Si obietterà che questi però sono i libri che vendono, e pure tanto. Mi si permetta sommessamente di far notare che 50 o 100 mila copie – quando accade il mezzo miracolo, ma tipicamente qualche migliaio, se va bene, più spesso qualche centinaio – a fronte di imponenti sforzi promozionali in un paese di 60 milioni di abitanti non possono essere considerate tante. Il prezzo del settarismo è quello dell’esclusione di fasce enormi di popolazione dall’oggetto libro, uno strumento fondamentale della vita intellettuale in una democrazia, che forse anche per questo nel nostro paese appare sempre incompiuta.
Il mondo tuttavia cambia, e lo fa in fretta. Alle ultime elezioni americane i media tradizionali sono stati soppiantati dai podcast e da X, sia come numeri che come qualità dell’offerta culturale, un mondo mediatico che è sfuggito alla semplificazione manichea e ha raccontato un paese alle prese con dei problemi sistemici gravi: inflazione, immigrazione non controllata, instabilità globale, censura sui social network e in campo artistico. I media tradizionali hanno dipinto questi strumenti di comunicazione in maniera sommaria, demonizzandoli e forzandoli all’interno della contrapposizione manichea Harris Bene Vs Trump Male, anzi Hitler.
Questo è stato il motivo definitivo del successo dei nuovi media: perché una volta bucato il cordone sanitario che i media tradizionali si erano illusi di potergli stringere attorno, il grande pubblico ha scoperto che a portata di click c’erano visioni del mondo meno binarie, più articolate e soprattutto più oneste. A quel punto si è sentito tradito da quei media in cui per anni aveva riposto fiducia.

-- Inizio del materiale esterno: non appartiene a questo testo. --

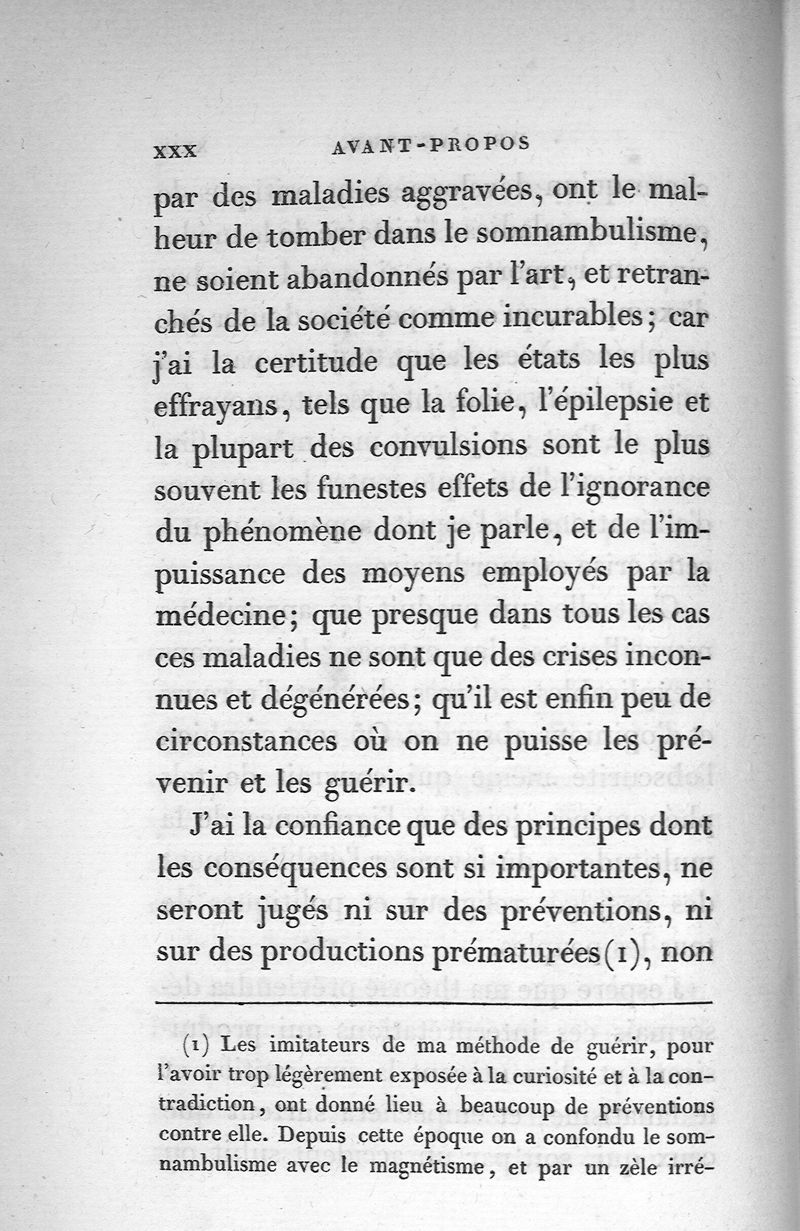 xxx AVANT-PROPOS

par des maladies aggravées, ont le malheur de tomber dans le somnambulisme, ne soient abandonnés par l'art, et retranchés de la société comme incurables; car j'ai la certitude que les états les plus effrayans, tels que la folie, l'épilepsie et la plupart des convulsions sont le plus souvent les funestes effets de l'ignorance du phénomène dont je parle, et de l'impuissance des moyens employés par la médecine; que presque dans tous les cas ces maladies ne sont que des crises inconnues et dégénérées; qu'il est enfin peu de circonstances où on ne puisse les prévenir et les guérir.

J'ai la confiance que des principes dont les conséquences sont si importantes, ne seront jugés ni sur des préventions, ni sur des productions prématurées(1), non

(1) Les imitateurs de ma méthode de guérir, pour l'avoir trop légèrement exposée à la curiosité et à la contradiction, ont donné lieu à beaucoup de préventions contre elle. Depuis cette époque on a confondu le somnambulisme avec le magnétisme, et par un zèle irré-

Ascoltate entrambe le campane in molti sono giunti alla conclusione che la versione dei media tradizionali era completamente inquinata dall’ideologia. In maniera significativa, negli Stati Uniti i podcast hanno svolto quella funzione problematizzante che un tempo era stata tipica dei libri, una funzione a cui anche l’editoria anglosassone pare aver abdicato per eccesso di ortodossia. L’intelligenza, insomma, trova sempre una via, anche se per farlo questa volta ha dovuto decidere di appoggiare il più improbabile dei candidati, ma il rischio di censura e di chiusura dell’universo del discorso era davvero troppo alto.
Tornando ai fatterelli del nostro mondo culturale la domanda ora è la seguente: si continuerà con la pulsione autodistruttiva, la caccia sistematica al capro espiatorio, le manifestazioni pubblicitarie di purezza – una situazione che in mancanza di un partito rivoluzionario che metta ordine assomiglia molto al mondo instabile e condannato degli alieni di Cixin Liu – oppure si tornerà a indagare la realtà e quindi a dialogare con il mondo, senza forzare ogni fenomeno umano dentro assurde gabbie ideologiche?

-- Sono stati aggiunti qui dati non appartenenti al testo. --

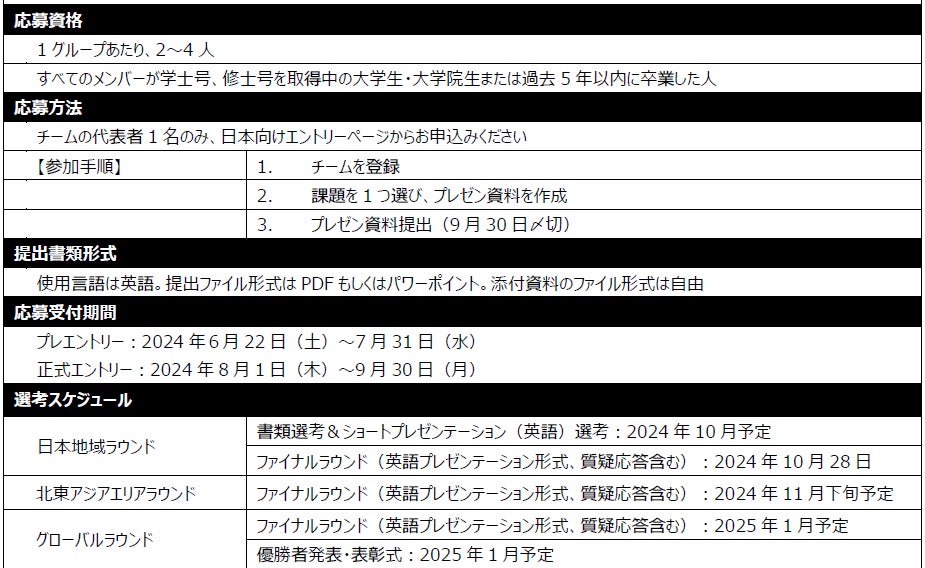 応募資格

1グループあたり、2～4人

すべてのメンバーが学士号、修士号を取得中の大学生・大学院生または過去5年以内に卒業した人

応募方法

チームの代表者1名のみ、日本向けエントリーページからお申込みください

【参加手順】
1. チームを登録
2. 課題を1つ選び、プレゼン資料を作成
3. プレゼン資料提出（9月30日〆切）

提出書類形式

使用言語は英語。提出ファイル形式はPDFもしくはパワーポイント。添付資料のファイル形式は自由

応募受付期間

プレエントリー：2024年6月22日（土）～7月31日（水）

正式エントリー：2024年8月1日（木）～9月30日（月）

選考スケジュール

日本地域ラウンド
書類選考＆ショートプレゼンテーション（英語）選考：2024年10月予定
ファイナルラウンド（英語プレゼンテーション形式、質疑応答含む）：2024年10月28日

北東アジアエリアラウンド
ファイナルラウンド（英語プレゼンテーション形式、質疑応答含む）：2024年11月下旬予定

グローバルラウンド
ファイナルラウンド（英語プレゼンテーション形式、質疑応答含む）：2025年1月予定
優勝者発表・表彰式：2025年1月予定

Se accadrà questa seconda cosa potremmo finalmente ridere, come si conviene, di ZeroCalcare che sostiene di non poter discutere di femminismo con una donna, e ricordare che in una democrazia tutti devono poter parlare di quello che preferiscono, indipendentemente dal loro sesso, dal colore della pelle o della loro presunta storia vittimaria. Insomma, i libri allora potrebbero davvero rendere più liberi, e non più conformisti come accade oggi. In questo modo, non ho dubbi, anche il pubblico tornerebbe sotto il palco.

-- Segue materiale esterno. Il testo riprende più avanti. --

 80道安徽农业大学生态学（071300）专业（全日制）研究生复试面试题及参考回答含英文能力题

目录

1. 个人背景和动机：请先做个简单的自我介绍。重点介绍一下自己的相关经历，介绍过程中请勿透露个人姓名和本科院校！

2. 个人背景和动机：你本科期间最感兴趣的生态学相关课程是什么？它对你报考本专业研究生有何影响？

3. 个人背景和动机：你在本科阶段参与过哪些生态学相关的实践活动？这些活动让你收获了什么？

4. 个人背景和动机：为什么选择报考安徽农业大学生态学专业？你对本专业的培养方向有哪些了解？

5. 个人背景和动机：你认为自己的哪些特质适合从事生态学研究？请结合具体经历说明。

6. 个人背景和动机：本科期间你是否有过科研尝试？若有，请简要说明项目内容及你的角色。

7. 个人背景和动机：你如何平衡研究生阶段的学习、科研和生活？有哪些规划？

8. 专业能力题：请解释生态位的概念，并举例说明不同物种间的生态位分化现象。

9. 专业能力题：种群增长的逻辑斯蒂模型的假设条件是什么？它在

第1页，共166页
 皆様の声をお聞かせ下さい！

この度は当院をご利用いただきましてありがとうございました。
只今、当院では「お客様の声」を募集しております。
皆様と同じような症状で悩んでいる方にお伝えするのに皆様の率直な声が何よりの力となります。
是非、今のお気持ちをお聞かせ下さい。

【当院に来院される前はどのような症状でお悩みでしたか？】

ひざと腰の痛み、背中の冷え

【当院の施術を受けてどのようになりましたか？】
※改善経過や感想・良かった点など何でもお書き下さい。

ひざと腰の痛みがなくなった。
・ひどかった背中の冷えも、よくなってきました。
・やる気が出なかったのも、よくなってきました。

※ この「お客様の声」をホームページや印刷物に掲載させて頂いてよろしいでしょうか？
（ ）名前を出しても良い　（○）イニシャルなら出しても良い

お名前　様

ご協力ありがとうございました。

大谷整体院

Diversamente il testo letterario è semplicemente destinato all’estinzione e all’irrilevanza, la complessità e l’intelligenza si sposteranno altrove, libri se ne stamperanno ancora, potenzialmente anche molti, ma saranno sempre più libri di influencer, biografie, libri di cucina. La varia si mangerà tutto, e per dei buoni motivi.